You may re-test on a normal AMD guest w/ same configurations,
or figure out the code path difference between AMD and hygon.

I may suspect "softlockup_panic=1" or "hardlockup_panic=1" first.
Comment 10 shenbw 2022-10-20 11:57:55 UTC
(In reply to likexu from comment #9)
> (In reply to shenbw from comment #8)
> > (In reply to likexu from comment #7)
> > > (In reply to shenbw from comment #6)
> > > > (In reply to likexu from comment #5)
> > > > > try to check "cat /proc/sys/kernel/nmi_watchdog"
> > > > 
> > > > value is 1
> > > 
> > > # inside the guest
> > > echo 1 > /proc/sys/kernel/nmi_watchdog
> > > cat /proc/sys/kernel/nmi_watchdog
> > > watch -n 1 -d "cat /proc/interrupts| grep NMI"
> > > // Check if the output numbers increase periodically
> > 
> > Now the value of nmi_watchdog is 1
> > The interrupts number will not increase if the above patch is not merged,
> > but will increase after the patch is merged
> 
> At least the above patch helps fix part of your issue,
> which means the NMI watchdog works, but the hardlockup_panic doesn't.
> 
> You may re-test on a normal AMD guest w/ same configurations,
> or figure out the code path difference between AMD and hygon.
> 
> I may suspect "softlockup_panic=1" or "hardlockup_panic=1" first.
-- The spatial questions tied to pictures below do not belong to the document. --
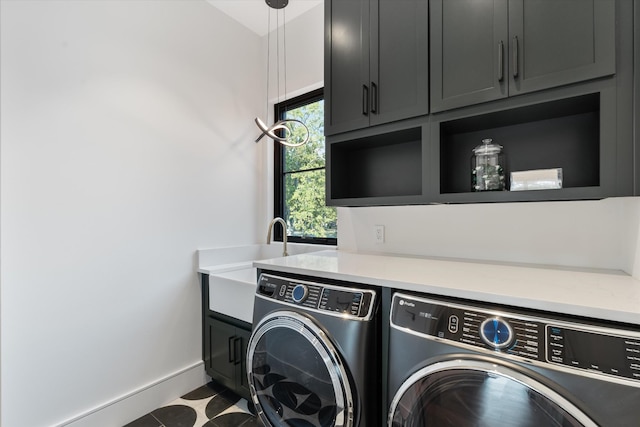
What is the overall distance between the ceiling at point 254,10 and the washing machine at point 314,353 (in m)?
2.21

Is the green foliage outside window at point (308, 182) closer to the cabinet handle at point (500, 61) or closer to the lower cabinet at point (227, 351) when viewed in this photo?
the lower cabinet at point (227, 351)

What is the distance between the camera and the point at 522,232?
1.37 m

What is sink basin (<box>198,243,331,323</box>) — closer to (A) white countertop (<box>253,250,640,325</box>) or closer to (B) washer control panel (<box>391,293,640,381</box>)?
(A) white countertop (<box>253,250,640,325</box>)

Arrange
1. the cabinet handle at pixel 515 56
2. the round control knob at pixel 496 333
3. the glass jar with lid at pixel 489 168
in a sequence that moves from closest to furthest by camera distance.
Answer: the round control knob at pixel 496 333 → the cabinet handle at pixel 515 56 → the glass jar with lid at pixel 489 168

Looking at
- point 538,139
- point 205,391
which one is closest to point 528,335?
point 538,139

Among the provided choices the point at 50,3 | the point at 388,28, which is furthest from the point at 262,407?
the point at 50,3

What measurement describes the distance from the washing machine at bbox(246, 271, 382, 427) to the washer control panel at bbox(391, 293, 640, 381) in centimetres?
18

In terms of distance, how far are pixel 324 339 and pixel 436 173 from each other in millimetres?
902

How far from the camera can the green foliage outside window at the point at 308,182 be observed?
2494 millimetres

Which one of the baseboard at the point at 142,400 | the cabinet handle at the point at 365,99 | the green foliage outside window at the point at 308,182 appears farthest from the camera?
the green foliage outside window at the point at 308,182

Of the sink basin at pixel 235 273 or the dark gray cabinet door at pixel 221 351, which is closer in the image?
the sink basin at pixel 235 273

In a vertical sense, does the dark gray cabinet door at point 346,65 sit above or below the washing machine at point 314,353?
above

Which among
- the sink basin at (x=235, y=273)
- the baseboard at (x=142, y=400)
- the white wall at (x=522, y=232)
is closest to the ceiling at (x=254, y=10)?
the white wall at (x=522, y=232)

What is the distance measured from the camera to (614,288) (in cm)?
90
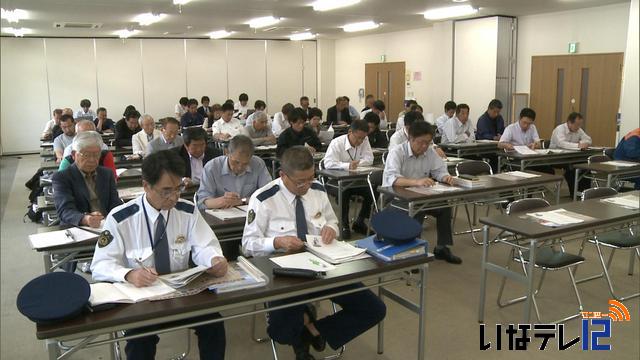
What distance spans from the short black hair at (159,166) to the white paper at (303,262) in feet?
2.13

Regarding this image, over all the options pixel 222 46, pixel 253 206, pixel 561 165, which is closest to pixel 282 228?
pixel 253 206

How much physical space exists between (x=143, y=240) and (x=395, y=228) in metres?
1.25

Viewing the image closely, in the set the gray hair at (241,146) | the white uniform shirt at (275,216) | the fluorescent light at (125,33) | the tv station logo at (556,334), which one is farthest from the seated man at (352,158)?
the fluorescent light at (125,33)

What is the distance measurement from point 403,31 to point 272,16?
4.35 m

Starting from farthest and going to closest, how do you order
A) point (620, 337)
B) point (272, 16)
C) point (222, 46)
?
point (222, 46)
point (272, 16)
point (620, 337)

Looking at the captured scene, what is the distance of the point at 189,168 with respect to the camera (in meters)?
4.87

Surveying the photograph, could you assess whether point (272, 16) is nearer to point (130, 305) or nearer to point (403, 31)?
point (403, 31)

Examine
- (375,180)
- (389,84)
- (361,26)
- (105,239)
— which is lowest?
(375,180)

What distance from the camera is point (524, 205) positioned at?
3.92 meters

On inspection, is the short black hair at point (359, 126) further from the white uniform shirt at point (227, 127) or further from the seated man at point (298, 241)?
the white uniform shirt at point (227, 127)

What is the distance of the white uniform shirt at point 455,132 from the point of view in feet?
27.3

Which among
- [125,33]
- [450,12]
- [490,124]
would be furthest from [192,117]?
[490,124]

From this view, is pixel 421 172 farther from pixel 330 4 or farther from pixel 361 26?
pixel 361 26

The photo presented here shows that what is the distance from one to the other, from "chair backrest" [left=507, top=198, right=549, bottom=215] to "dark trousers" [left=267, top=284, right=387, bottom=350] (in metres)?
1.43
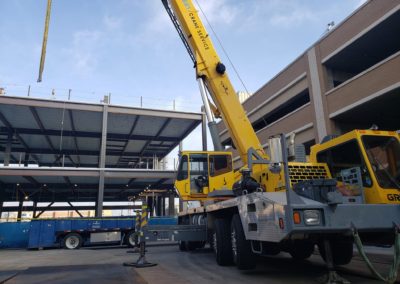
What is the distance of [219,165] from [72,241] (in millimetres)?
12164

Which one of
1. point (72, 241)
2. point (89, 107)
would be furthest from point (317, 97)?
point (72, 241)

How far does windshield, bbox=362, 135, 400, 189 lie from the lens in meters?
6.21

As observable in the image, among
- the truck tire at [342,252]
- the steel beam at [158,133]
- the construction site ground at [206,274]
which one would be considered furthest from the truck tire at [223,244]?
the steel beam at [158,133]

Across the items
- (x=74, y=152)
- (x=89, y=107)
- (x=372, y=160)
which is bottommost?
(x=372, y=160)

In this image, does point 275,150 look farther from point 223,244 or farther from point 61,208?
point 61,208

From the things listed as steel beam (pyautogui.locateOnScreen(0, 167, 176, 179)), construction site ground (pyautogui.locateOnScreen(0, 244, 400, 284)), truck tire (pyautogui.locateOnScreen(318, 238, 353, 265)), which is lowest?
construction site ground (pyautogui.locateOnScreen(0, 244, 400, 284))

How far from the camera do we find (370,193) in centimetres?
611

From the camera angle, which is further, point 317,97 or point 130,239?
point 130,239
After the patch is added and "softlockup_panic=0", the system hardlockup occurs, but the time for guest reset is not fixed, which is much longer than the configured time (10s)
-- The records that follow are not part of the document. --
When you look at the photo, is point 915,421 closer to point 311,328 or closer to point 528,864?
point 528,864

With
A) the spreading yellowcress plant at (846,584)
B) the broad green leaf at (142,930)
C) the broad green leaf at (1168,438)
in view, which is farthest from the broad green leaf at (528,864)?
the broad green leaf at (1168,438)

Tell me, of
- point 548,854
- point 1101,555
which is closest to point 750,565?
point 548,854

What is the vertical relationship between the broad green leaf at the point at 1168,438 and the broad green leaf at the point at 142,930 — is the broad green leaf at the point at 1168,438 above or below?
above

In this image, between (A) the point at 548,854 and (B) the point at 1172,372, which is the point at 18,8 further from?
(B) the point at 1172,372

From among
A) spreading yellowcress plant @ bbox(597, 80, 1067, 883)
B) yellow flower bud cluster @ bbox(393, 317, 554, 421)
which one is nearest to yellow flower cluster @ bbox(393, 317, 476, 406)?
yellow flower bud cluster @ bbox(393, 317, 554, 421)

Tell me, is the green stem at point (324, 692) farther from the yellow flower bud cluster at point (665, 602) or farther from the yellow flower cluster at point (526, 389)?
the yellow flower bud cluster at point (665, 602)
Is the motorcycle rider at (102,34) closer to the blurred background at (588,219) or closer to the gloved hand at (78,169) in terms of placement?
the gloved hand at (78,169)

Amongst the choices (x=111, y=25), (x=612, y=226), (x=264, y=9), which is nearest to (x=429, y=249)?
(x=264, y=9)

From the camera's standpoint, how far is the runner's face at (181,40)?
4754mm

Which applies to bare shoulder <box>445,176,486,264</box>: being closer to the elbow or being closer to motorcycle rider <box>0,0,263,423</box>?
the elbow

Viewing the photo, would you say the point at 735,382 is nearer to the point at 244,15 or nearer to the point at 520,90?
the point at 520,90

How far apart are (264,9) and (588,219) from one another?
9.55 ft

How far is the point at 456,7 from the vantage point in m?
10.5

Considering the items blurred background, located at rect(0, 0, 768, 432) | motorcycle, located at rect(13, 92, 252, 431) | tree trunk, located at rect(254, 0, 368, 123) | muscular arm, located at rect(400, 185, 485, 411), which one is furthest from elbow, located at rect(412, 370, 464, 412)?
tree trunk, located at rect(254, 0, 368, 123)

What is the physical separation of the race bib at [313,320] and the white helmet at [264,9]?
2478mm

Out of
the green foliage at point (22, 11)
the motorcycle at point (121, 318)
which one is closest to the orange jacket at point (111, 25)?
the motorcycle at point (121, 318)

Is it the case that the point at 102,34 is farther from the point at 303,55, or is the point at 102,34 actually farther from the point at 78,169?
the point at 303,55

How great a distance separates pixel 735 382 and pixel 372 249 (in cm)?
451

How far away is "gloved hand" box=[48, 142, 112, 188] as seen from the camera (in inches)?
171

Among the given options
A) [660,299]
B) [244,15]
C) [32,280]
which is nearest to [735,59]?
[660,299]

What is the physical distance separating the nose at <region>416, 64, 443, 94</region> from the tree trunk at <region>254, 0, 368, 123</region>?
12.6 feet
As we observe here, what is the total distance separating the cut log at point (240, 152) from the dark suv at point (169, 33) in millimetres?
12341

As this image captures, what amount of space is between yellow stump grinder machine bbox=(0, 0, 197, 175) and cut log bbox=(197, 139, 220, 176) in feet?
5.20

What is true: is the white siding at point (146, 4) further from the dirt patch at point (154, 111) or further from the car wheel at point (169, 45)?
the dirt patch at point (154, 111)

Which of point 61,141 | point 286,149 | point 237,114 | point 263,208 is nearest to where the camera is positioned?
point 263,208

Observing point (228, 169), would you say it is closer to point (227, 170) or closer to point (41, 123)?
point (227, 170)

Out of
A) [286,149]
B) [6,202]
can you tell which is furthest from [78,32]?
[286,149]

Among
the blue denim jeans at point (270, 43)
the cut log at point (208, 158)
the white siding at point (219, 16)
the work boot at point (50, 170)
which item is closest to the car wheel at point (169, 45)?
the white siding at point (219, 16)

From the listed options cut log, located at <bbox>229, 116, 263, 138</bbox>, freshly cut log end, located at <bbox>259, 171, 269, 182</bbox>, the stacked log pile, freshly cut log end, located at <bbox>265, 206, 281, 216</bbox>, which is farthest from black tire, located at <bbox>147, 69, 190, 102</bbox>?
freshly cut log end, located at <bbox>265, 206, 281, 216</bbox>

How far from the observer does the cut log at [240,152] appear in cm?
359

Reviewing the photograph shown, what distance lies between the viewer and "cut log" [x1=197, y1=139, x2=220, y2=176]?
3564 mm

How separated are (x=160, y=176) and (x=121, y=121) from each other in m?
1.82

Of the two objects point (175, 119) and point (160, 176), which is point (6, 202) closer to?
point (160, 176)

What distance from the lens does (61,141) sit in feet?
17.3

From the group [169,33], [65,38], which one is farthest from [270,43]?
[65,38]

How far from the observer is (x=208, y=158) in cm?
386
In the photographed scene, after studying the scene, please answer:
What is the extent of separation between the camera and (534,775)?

Comment 11 shenbw 2022-10-24 09:39:34 UTC
(In reply to shenbw from comment #2)
> 物理机:hygongenuine,hygon C86 7265 24-core
> processor,内核为基于kernel419(主要使用的欧拉),虚拟机:欧拉和龙蜥的 都试了(kernel-419)
> 物理机、虚拟机cmdline主要是:panic=3 nmi_watchdog=1 softlockup_panic=1

物理机在使用龙蜥(kernel-419)时,虚拟机(龙蜥kernel-419)进行测试时,在虚拟机上进行长时间关中断时,nmi中断异常,复位信息错误。